| Exercise requirements |
1. In the Prison Break post, where did the "Fox River Eight" work?
2. Copy the part of the Prison Break post starting with "Wednesday, January 12, 2011" and going on through "stranger after all.", but put "sister" wherever "brother" appears.

Wednesday, January 12, 2011

The walls, the cellmate, and the chair

First of three parts
The world behind bars


Home and family will always be the last journey.


He became America's most wanted fugitive for one reason: to save his only brother he never thought would be a stranger after all.


Paul T. Scheuring's Prison Break series generously opened me to the world behind bars, where convicts haunt and hunt each other, play basketball involving a deal of chomping down the losing team's lunch, riot at most times and replace the guards' horrid and loud "night head counts". All these are considered as norms of the prison walls, while a certain "Fox River Eight" worked at Prison Industries, dug an escape tunnel, collected horse poo (to lay off scent) and bleaching chemicals to make the most historical break-out of the century since John Wilkes Booth.

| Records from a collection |
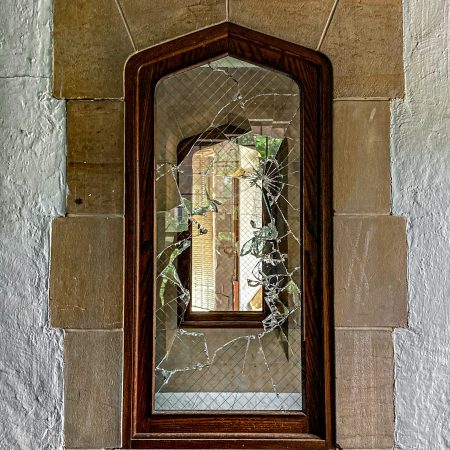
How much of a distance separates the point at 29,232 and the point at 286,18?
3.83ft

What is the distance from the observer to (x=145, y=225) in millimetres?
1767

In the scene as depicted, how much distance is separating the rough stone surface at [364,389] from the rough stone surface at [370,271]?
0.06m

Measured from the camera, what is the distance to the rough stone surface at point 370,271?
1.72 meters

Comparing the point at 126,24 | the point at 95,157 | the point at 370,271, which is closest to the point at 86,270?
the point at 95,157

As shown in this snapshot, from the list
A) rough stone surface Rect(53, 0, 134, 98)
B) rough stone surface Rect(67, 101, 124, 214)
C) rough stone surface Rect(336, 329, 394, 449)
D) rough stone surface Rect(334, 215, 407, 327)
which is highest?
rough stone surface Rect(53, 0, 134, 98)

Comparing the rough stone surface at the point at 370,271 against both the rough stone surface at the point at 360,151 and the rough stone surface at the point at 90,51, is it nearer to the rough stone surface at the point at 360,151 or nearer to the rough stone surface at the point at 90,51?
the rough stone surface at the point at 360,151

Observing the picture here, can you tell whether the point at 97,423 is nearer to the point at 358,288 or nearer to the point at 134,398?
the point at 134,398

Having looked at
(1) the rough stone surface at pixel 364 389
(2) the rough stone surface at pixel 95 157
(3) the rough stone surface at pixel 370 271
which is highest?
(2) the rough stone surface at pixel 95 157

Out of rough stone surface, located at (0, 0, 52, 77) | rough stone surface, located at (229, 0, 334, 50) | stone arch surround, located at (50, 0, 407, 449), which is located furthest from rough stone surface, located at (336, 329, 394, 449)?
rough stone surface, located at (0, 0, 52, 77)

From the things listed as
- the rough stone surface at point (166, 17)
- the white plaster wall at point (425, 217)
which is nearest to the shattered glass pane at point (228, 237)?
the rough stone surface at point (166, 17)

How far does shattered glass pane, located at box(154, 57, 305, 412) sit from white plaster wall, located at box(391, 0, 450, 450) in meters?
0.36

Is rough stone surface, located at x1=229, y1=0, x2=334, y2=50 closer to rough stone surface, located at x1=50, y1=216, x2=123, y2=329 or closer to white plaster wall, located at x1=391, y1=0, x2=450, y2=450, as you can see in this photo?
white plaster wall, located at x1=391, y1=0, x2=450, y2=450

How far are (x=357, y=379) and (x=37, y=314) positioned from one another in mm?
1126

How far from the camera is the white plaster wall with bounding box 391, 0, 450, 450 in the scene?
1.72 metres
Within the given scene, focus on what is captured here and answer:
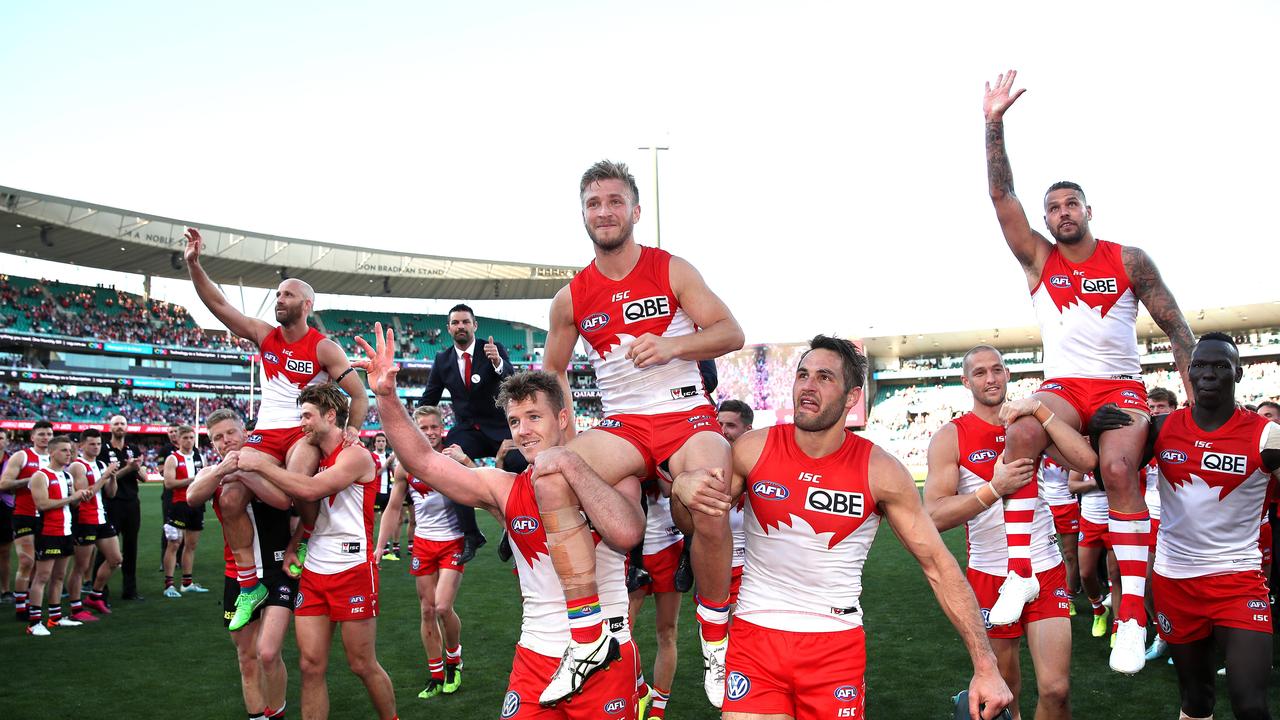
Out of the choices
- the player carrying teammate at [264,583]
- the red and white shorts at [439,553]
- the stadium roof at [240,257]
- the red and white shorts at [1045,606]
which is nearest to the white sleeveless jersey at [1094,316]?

| Exercise answers |
1. They worked at Prison Industries.

2.
Wednesday, January 12, 2011

The walls, the cellmate, and the chair

First of three parts
The world behind bars


Home and family will always be the last journey.


He became America's most wanted fugitive for one reason: to save his only sister he never thought would be a stranger after all.